= Passage given =
┄┄┄┄┄┄┄┄┄┄┄┄┄┄┄┄┄┄┄┄
Creates a new method for single-thread use.

impl<D: DataType> Factory<MTSync<D>, D>

pub fn method<H, T>( &self, t: T, data: D::Method, handler: H, ) -> Method<MTSync<D>, D>

where H: Fn(&MethodInfo<'_, MTSync<D>, D>) -> MethodResult + Send + Sync + 'static, T: Into<Member<'static>>,

Creates a new method for multi-thread use.

impl<M: MethodType<D>, D: DataType> Factory<M, D>

pub fn property<A: Arg, T: Into<String>>( &self, name: T, data: D::Property, ) -> Property<M, D>

Creates a new property.

A is used to calculate the type signature of the property.

Examples found in repository

examples/adv_server.rs (line 64)

fn create_iface(check_complete_s: mpsc::Sender<i32>) -> (Interface<MTFn<TData>, TData>, Arc<Signal<TData>>) {
    let f = tree::Factory::new_fn();

    let check_complete = Arc::new(f.signal("CheckComplete", ()));

    (f.interface("com.example.dbus.rs.device", ())
        // The online property can be both set and get
        .add_p(f.property::<bool,_>("online", ())
            .access(Access::ReadWrite)
            .on_get(|i, m| {
                let dev: &Arc<Device> = m.path.get_data();
                i.append(dev.online.get());
                Ok(())
            })
            .on_set(|i, m| {
                let dev: &Arc<Device> = m.path.get_data();
                let b: bool = i.read()?;
                if b && dev.checking.get() {
                    return Err(MethodErr::failed(&"Device currently under check, cannot bring online"))
                }
                dev.online.set(b);
                Ok(())
            })
        )
        // The "checking" property is read only
        .add_p(f.property::<bool,_>("checking", ())
            .emits_changed(EmitsChangedSignal::False)
            .on_get(|i, m| {
                let dev: &Arc<Device> = m.path.get_data();
                i.append(dev.checking.get());
                Ok(())
            })
        )
        // ...and so is the "description" property
        .add_p(f.property::<&str,_>("description", ())
┄┄┄┄┄┄┄┄┄┄┄┄┄┄┄┄┄┄┄┄
= Entries provided =
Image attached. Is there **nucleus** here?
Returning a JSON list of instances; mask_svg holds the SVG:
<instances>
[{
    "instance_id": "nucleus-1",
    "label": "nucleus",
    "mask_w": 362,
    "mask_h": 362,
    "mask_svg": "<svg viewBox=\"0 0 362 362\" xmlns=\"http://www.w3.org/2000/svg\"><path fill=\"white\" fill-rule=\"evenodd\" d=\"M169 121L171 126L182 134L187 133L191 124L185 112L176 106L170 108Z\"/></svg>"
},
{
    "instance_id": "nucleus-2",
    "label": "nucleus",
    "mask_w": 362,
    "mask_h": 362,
┄┄┄┄┄┄┄┄┄┄┄┄┄┄┄┄┄┄┄┄
= What you should do =
Carry on the Factory documentation from its last line, picking up right after the start of the "description" property.

= Response to this exercise =
            .emits_changed(EmitsChangedSignal::Const)
            .on_get(|i, m| {
                let dev: &Arc<Device> = m.path.get_data();
                i.append(&dev.description);
                Ok(())
            })
        )
        // ...add a method for starting a device check...
        .add_m(f.method("check", (), move |m| {
            let dev: &Arc<Device> = m.path.get_data();
            if dev.checking.get() {
                return Err(MethodErr::failed(&"Device currently under check, cannot start another check"))
            }
            if dev.online.get() {
                return Err(MethodErr::failed(&"Device is currently online, cannot start check"))
            }
            dev.checking.set(true);

            // Start some lengthy processing in a separate thread...
            let devindex = dev.index;
            let ch = check_complete_s.clone();
            thread::spawn(move || {

                // Bogus check of device
                use std::time::Duration;
                thread::sleep(Duration::from_secs(15));

                // Tell main thread that we finished
                ch.send(devindex).unwrap();
            });
            Ok(vec!(m.msg.method_return()))
        }))
        // Indicate that we send a special signal once checking has completed.
        .add_s(check_complete.clone())
    , check_complete)
}

pub fn signal<T: Into<Member<'static>>>( &self, name: T, data: D::Signal, ) -> Signal<D>

Creates a new signal.

Examples found in repository

examples/server.rs (line 27)

fn main() -> Result<(), Box<dyn Error>> {
    // Let's start by starting up a connection to the session bus and request a name.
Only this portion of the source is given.